From: Ricardo Wurmus
Subject: 06/08: gnu: Add r-factominer.
Date: Wed, 13 Jun 2018 05:51:36 -0400 (EDT)

rekado pushed a commit to branch master
in repository guix.

commit e83841a296ef7f25a4847aa0e02456bec774a461
Author: Ricardo Wurmus <address@hidden>
Date:   Wed Jun 13 11:40:17 2018 +0200

    gnu: Add r-factominer.
    
    * gnu/packages/cran.scm (r-factominer): New variable.
---
 gnu/packages/cran.scm | 34 ++++++++++++++++++++++++++++++++++
 1 file changed, 34 insertions(+)

diff --git a/gnu/packages/cran.scm b/gnu/packages/cran.scm
index 6bf278b..f3662ef 100644
--- a/gnu/packages/cran.scm
+++ b/gnu/packages/cran.scm
@@ -4316,3 +4316,37 @@ Analysis and its Applications.")

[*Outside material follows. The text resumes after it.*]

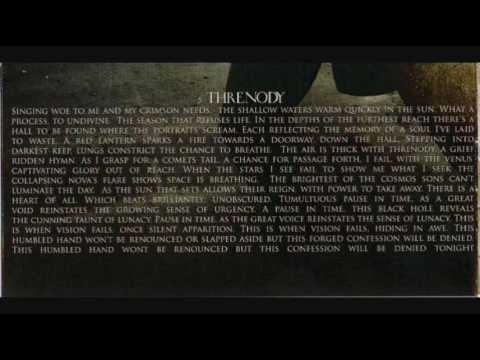 Woe Of Tyrants  Threnody LYRICS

      "This package provides a fast implementation of hierarchical
 clustering.")
     (license license:gpl2+)))
+
+(define-public r-factominer
+  (package
+    (name "r-factominer")
+    (version "1.41")
+    (source
+     (origin
+       (method url-fetch)
+       (uri (cran-uri "FactoMineR" version))
+       (sha256
+        (base32
+         "1h20hydav6l2b7bngqw1av4l5rrh0wk58nhailga1f4qw9lrv259"))))
+    (properties `((upstream-name . "FactoMineR")))

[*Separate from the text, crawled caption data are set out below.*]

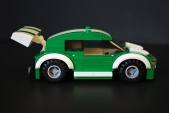 Side view of the LEGO car I made for my LEGO-fied Fast & Furious poster.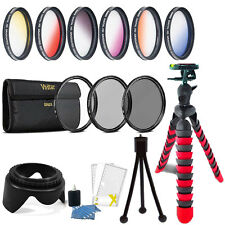 52mm Color Filter + UV CPL ND Accessory Kit Nikon D3300 D3200 D3100 D3000 D5300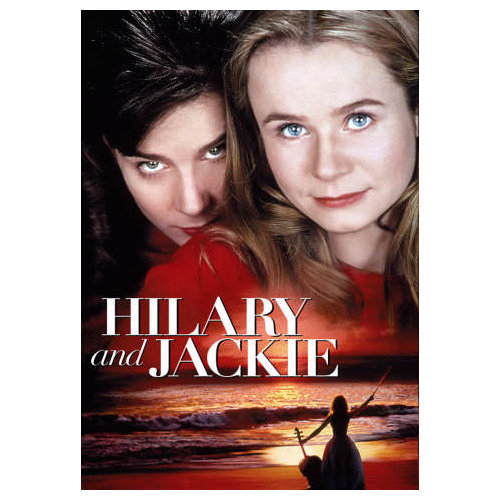 Hilary and Jackie (1998)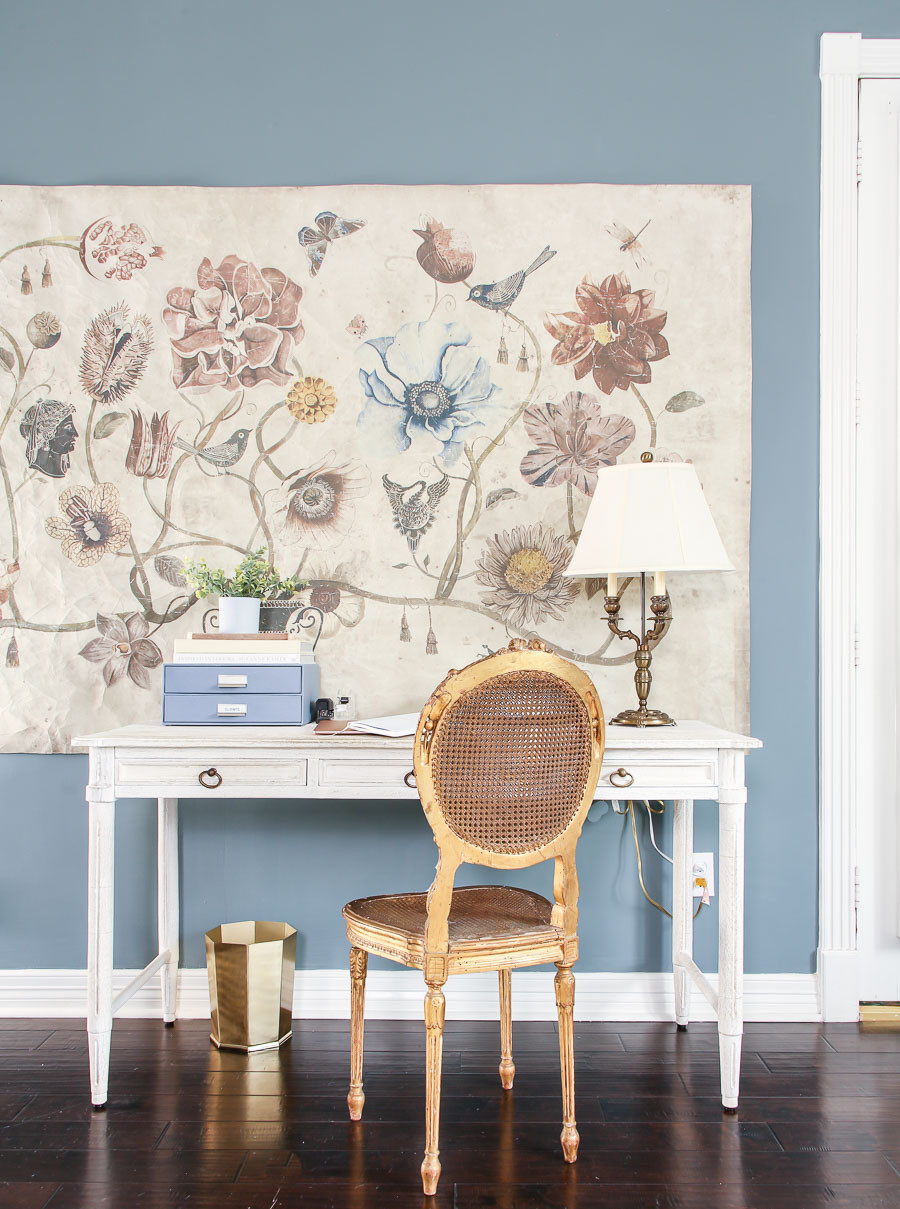 anthropologie vase of wonder tapestry, desk area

+    (build-system r-build-system)
+    (propagated-inputs
+     `(("r-car" ,r-car)
+       ("r-cluster" ,r-cluster)
+       ("r-ellipse" ,r-ellipse)
+       ("r-flashclust" ,r-flashclust)
+       ("r-lattice" ,r-lattice)
+       ("r-leaps" ,r-leaps)
+       ("r-mass" ,r-mass)
+       ("r-scatterplot3d" ,r-scatterplot3d)))

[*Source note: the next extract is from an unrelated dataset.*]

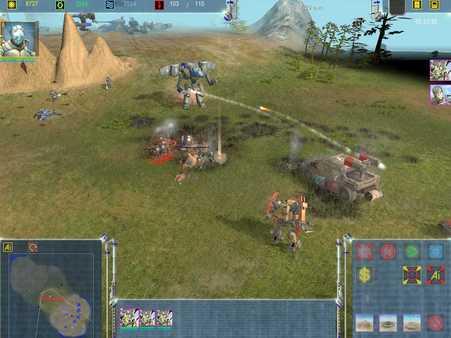 Скриншот из Maelstrom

+    (home-page "http://factominer.free.fr";)
+    (synopsis "Multivariate exploratory data analysis and data mining")
+    (description
+     "This package provides exploratory data analysis methods to summarize,
+visualize and describe datasets.  The main principal component methods are
+available, those with the largest potential in terms of applications:
+principal component analysis (PCA) when variables are quantitative,
+correspondence analysis (CA) and multiple correspondence analysis (MCA) when
+variables are categorical, Multiple Factor Analysis when variables are
+structured in groups, etc. and hierarchical cluster analysis.")
+    (license license:gpl2+)))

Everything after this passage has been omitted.